'Soon', He declared, 'will the present day order be rolled up and a new one spread out in its stead.'

Sunday, October 08, 2006

I don't like that I begin so many posts with words that start with 't'...

...and that's odd and great.

As my life continues - it's supposed to do this, obviously - with progress and regress and egress I've been told of my most recent trend. The most recent event/struggle that I'll continue to deal with for however it takes to get over it. Now, yes, it's weird that I said that someone told me this. That it didn't have anything to do with any real and direct thoughts or sparks to get me thinking, this was given to me rather fat-baby-on-a-lappedly; lappedly, it's one of mine. And yet, there it is, like a fat baby in the lap; see how that works, I enjoy happy, fat babies; they make me smile internally. Since I was given this gift - I'm calling it a gift for the obvious notion that the comment was made out of love, and was an indication that egress was soon approaching; or so I had perceived it - I've thought about it and realized a vicious train. This gift was recognizing that my immediate problem lies in productivity.

There was an extension, of course, of this in the idea that it stems from the concept that men are "supposed" to be productive. They're lives are measured by the things they accomplished, money they've raked in, children they've brought into the world, etc instead of simply being loved, respected, and admired for being men. This, it seems, is my problem. I'm stuck within that snake-swallow-its-tail (I like dashing words together. Dashing), perpetual motion of believing the world around me. Accepting its pitfalls instead of recognizing those pits, probably full of snakes trying to eat each other, falling.
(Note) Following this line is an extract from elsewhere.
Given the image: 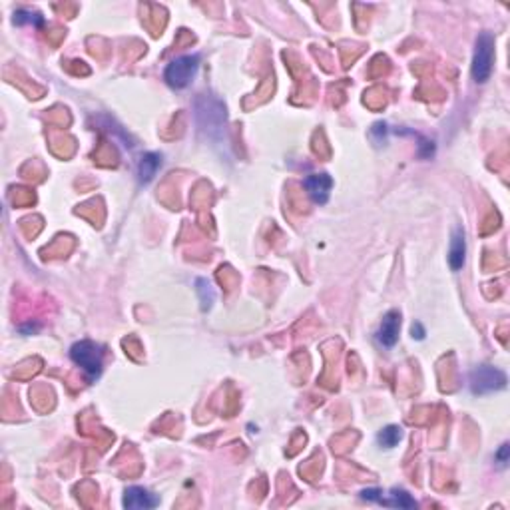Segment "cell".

Having something to do with me not having a consistent job for several months may also play a pivotal role as well, as a reminder of this issue. The kind of reminder that slides into your bed sheets on open-air nights, the sounds of animals was what lulled you to sleep in the first place. Another possible contributor might be family. As a half-Persian who was raised really, really Persian, those kinds of things are stressed. "How are you going to support a family?" "How are you going to be happy without money?" And, without having to say it: "How will anyone ever love you, marry you if you aren't being a man, successful, powerful, measured?" All right, so on that last one I ended up stretching and injecting my own structuralized vision of how I'm seeing things, but that's how things seem. A couple of those questions have been asked of me recently and I've crumbled. As if a part of me knows that they may be right, if only because it's been helixed into every DNA strand or woven into every story.
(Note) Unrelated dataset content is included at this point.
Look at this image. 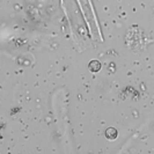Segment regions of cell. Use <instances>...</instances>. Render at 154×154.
Here are the masks:
<instances>
[{"instance_id": "1", "label": "cell", "mask_w": 154, "mask_h": 154, "mask_svg": "<svg viewBox=\"0 0 154 154\" xmlns=\"http://www.w3.org/2000/svg\"><path fill=\"white\" fill-rule=\"evenodd\" d=\"M89 69H91V71H93V72H97V71H100L101 69V64L97 60H93V62H91V64H89Z\"/></svg>"}, {"instance_id": "2", "label": "cell", "mask_w": 154, "mask_h": 154, "mask_svg": "<svg viewBox=\"0 0 154 154\" xmlns=\"http://www.w3.org/2000/svg\"><path fill=\"white\" fill-rule=\"evenodd\" d=\"M106 136L108 139H115L117 137V131H116L114 128H110L106 131Z\"/></svg>"}]
</instances>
The painful part is the struggle involved right there. The Writings tell us that a detachment from material things is paramount to living a spiritual life; which is the ultimate goal. But the television and friends and the crux of our society hammers into us the "facts" that everyone wishes they were wealthy drove a BMW or Mercedes, slept with millions of "beautiful women", lived in a mansion on the California coast with stuff nearly falling out the doors. I've never wanted any of that. When I ask myself honestly if those things would make me happy, I keep coming back to a picture of a me popping my head out the front door of a bungalow or condo, inviting whomever I meet in for prayers, and mowing my lawn for myself.
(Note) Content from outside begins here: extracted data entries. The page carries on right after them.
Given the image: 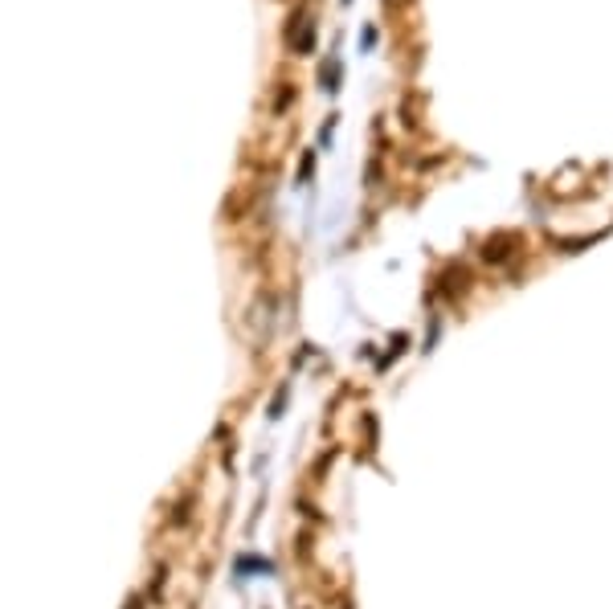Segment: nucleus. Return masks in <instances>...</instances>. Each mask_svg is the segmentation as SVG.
Here are the masks:
<instances>
[{
	"label": "nucleus",
	"instance_id": "1",
	"mask_svg": "<svg viewBox=\"0 0 613 609\" xmlns=\"http://www.w3.org/2000/svg\"><path fill=\"white\" fill-rule=\"evenodd\" d=\"M311 46H315V21H311V13L299 4L286 17V49L290 53H311Z\"/></svg>",
	"mask_w": 613,
	"mask_h": 609
},
{
	"label": "nucleus",
	"instance_id": "2",
	"mask_svg": "<svg viewBox=\"0 0 613 609\" xmlns=\"http://www.w3.org/2000/svg\"><path fill=\"white\" fill-rule=\"evenodd\" d=\"M516 241H519L516 234H495V237H487V241H483V262H487V266H499V262H503L507 254H511V250H516Z\"/></svg>",
	"mask_w": 613,
	"mask_h": 609
}]
</instances>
I've always been a simple thinker in certain ways, and the most important of those ways has been living. I want that detached life. It's what my inner reality is built upon, the vision that if I want to live and be as Abdu’l-Bahá did, I need to strip my life down. Would I be happy in a giant house? No. I wouldn't. I saw people who lived that life in Texas and all too many of them didn't seem happy in the least bit. Some did and those people are wonderful and I love them, but those people are not me. I want to fill my soul with joyful, artistic, creative things and my home with my family. A HD-TV would make the outside world clearer, sure, but when did we start thinking that the outside world is right for everyone? It may be for some, but not for me.

Happiness, productivity, and the things I hope define me will be my deeds, the love I give out freely, and my unceasing devotion to Bahá’u’lláh message of unity and love. So, maybe with a few more of these types of entries I can unhinge that former clenched jaw of what makes others happy and reattach another that better reflects what exists in my heart. Him.